When we consider California's 23 state universities (collectively the "CSU"), two differences are starkly obvious.  First, CSU sells education for one-fifth of the cost of production.  The average cost of educating a student for one year is about $10,000, yet each California student pays about only $2,000 in "fees" (a political superstition prevents use of the correct word, "tuition".)  Second, the fee CSU collects is only a small fraction of the economic price a student has to pay to obtain an education.  The biggest cost to a student is not the money paid in registration fees (which are further subsidized through various loans and grants), but the loss of present earnings from work.  It takes a good deal of faith in the long-term value of higher education to take time away from earning wages, and instead spend unpaid time sitting in a classroom, in the library, or in front of a terminal.

These differences in the basic economics of the enterprise mean that university policy decisions based on a corporate model will almost certainly be wrong.  Supply and demand do not work the same way in CSU's ivory tower as they do in the corporate world.  It is as though your favorite supermarket bought milk for $10 per gallon and sold it to you, the customer, for $2 per gallon.  Often, someone else pays the $2 for you: your real cost is the need to drive 50 miles each way to get to the store.  If such a store rewarded the Dairy Product managers based on sales volume, it would be motivating them to maximize losses – a formula for bankruptcy.  If such a store decided to promote sales by cutting the price to $1.90 per gallon, customers wouldn't gain much, because they still have to drive 50 miles to save the dime.  Worse, the loans and subsidies might be cut by ten cents, so the customers would be no better off, yet that price cut could wipe out the small fraction of revenue that pays for repairing the shopping carts and modernizing the store.  Anyone familiar with academic administration in the CSU will recognize the goofy and perverse results when education bureaucrats apply misplaced corporate analogies.

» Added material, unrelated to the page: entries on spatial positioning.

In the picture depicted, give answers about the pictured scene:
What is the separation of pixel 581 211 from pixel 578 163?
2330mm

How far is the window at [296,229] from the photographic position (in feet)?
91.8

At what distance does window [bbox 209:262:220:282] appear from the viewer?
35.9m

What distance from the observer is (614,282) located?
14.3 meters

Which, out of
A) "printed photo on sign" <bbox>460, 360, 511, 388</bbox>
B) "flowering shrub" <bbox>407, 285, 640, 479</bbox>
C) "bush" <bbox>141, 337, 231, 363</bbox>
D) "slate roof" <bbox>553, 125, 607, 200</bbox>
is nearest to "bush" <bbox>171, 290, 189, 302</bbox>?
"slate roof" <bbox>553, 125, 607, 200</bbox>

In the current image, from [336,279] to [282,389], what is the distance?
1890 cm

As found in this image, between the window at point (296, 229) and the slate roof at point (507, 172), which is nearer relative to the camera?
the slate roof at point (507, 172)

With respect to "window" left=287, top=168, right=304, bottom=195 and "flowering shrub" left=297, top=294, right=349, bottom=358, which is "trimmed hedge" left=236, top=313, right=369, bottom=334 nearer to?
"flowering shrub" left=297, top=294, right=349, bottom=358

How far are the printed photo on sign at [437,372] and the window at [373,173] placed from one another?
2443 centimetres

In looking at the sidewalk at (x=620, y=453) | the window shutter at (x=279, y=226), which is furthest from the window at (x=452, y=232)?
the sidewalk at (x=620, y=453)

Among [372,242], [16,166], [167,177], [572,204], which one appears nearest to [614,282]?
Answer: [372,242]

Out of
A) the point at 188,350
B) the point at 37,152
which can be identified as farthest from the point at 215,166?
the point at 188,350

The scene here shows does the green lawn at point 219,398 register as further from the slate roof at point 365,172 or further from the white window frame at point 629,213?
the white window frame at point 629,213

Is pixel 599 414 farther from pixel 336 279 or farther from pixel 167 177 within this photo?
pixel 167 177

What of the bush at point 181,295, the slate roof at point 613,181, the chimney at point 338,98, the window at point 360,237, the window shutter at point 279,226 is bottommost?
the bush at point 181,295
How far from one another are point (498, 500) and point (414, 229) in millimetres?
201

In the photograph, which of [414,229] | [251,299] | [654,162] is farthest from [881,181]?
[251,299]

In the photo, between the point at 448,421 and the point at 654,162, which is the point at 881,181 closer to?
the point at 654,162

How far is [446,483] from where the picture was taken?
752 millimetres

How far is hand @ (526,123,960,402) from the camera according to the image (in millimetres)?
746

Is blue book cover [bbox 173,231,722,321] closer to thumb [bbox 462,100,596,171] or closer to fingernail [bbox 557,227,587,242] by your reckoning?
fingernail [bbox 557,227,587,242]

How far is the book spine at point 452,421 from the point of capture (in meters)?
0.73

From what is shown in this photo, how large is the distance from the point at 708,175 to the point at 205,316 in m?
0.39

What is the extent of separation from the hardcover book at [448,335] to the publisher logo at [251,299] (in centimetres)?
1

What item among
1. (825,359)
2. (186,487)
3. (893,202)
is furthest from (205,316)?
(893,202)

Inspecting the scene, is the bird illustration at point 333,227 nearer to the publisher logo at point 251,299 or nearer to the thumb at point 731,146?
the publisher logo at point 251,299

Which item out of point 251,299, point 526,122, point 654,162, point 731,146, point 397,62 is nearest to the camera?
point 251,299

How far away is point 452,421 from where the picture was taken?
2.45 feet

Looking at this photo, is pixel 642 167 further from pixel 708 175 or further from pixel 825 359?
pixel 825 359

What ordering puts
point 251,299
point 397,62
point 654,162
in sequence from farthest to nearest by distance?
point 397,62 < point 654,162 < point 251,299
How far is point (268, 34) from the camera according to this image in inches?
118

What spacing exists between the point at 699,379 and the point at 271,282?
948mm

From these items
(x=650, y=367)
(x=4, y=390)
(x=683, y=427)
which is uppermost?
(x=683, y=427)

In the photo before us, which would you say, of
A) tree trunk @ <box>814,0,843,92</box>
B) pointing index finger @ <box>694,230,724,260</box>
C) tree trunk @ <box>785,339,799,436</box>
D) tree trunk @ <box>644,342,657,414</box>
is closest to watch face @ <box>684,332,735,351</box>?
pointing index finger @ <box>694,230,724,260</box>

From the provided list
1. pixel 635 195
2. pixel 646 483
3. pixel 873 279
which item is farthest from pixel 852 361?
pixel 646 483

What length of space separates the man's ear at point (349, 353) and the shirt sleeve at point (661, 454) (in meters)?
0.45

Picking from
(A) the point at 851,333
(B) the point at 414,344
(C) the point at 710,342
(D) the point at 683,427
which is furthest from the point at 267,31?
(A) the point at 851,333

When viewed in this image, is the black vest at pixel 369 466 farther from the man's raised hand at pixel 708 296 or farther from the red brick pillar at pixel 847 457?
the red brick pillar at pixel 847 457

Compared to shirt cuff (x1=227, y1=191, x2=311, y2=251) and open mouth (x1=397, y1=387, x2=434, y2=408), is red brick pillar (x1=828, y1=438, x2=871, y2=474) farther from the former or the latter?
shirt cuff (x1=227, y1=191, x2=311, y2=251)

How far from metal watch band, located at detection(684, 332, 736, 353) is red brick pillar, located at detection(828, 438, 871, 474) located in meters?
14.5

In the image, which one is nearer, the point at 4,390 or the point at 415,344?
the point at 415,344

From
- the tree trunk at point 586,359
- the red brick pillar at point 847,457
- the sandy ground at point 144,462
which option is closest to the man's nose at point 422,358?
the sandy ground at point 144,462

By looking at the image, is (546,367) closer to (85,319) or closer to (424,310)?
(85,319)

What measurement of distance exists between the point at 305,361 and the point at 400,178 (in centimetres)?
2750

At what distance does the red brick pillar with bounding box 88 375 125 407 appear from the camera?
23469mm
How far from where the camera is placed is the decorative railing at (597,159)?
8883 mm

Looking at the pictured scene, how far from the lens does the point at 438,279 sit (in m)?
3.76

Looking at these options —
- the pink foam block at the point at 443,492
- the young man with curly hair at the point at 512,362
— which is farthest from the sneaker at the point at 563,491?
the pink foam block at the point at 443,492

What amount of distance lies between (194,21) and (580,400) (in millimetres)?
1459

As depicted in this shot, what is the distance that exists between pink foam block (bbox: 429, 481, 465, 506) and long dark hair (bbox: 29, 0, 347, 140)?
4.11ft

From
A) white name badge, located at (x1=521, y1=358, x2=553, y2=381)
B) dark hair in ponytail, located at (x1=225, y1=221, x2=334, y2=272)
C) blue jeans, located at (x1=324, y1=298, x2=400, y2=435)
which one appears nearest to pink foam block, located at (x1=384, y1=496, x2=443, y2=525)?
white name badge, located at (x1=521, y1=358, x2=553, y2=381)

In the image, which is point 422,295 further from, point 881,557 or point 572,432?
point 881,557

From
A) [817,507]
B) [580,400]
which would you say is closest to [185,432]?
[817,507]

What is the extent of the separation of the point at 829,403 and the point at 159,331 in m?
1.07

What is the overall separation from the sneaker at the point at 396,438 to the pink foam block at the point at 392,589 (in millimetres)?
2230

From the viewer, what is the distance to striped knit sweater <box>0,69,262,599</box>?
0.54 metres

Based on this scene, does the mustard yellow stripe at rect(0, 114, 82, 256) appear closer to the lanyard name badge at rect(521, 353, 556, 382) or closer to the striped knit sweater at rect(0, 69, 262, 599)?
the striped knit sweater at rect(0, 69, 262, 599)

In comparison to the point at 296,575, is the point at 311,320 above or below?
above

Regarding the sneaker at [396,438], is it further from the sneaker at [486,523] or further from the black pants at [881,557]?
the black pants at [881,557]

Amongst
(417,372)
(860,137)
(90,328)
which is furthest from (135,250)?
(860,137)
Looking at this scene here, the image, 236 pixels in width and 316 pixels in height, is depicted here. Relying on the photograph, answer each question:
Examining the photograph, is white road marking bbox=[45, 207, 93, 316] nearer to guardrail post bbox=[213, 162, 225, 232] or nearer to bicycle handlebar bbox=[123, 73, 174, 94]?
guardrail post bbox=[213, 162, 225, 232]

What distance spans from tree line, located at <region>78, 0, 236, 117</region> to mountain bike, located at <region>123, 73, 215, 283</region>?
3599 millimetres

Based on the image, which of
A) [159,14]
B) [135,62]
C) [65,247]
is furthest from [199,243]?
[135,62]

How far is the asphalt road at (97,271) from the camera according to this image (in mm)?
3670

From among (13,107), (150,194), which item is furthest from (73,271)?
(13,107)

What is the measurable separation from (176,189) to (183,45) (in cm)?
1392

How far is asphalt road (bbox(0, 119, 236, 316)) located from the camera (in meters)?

1. Follow the money, follow the FTE's

 "Follow the money", said Deep Throat, so let's do exactly that.  The  sprawling bureaucracy of the CSU, operating from the modern equivalent of the Forbidden Palace in Long Beach, supervises 23 campuses where roughly 20,000 professors teach 350,000 students.  The State Legislature currently appropriates about $2.4 billion per year from tax dollars to run the system, student fees chip in another $600 million, while various research grants and (God bless them!) donations add another $200 million or so.

The annual appropriation is the result of political negotiations (prison guards and medicaid doctors need to be fed, too), centering on incremental funding for year to year changes in "full time equivalent students" and the estimates of the marginal cost of filling one more seat with one more warm body.  The total is then divided among the campuses through an opaque budget process, largely based on prior year amounts, as adjusted for change in "full time equivalent enrollment".

Each university's allocations, after being charged with the burden of a swarm of deputy deans and mid-level administrators, are sub-allocated to schools, and then parceled out to the academic departments according to various traditional or arcane calculations.  No level of the bureaucracy involved in this process trusts the competence of any other level, perhaps because academic administration traditionally was practiced by amateurs drawn from the ranks of redundant professors.  As a result, each level tries to build in a healthy cushion against the perceived incompetence of the other participants, leading to the inevitable "use it or lose it" spending frenzy as each fiscal year draws to a close.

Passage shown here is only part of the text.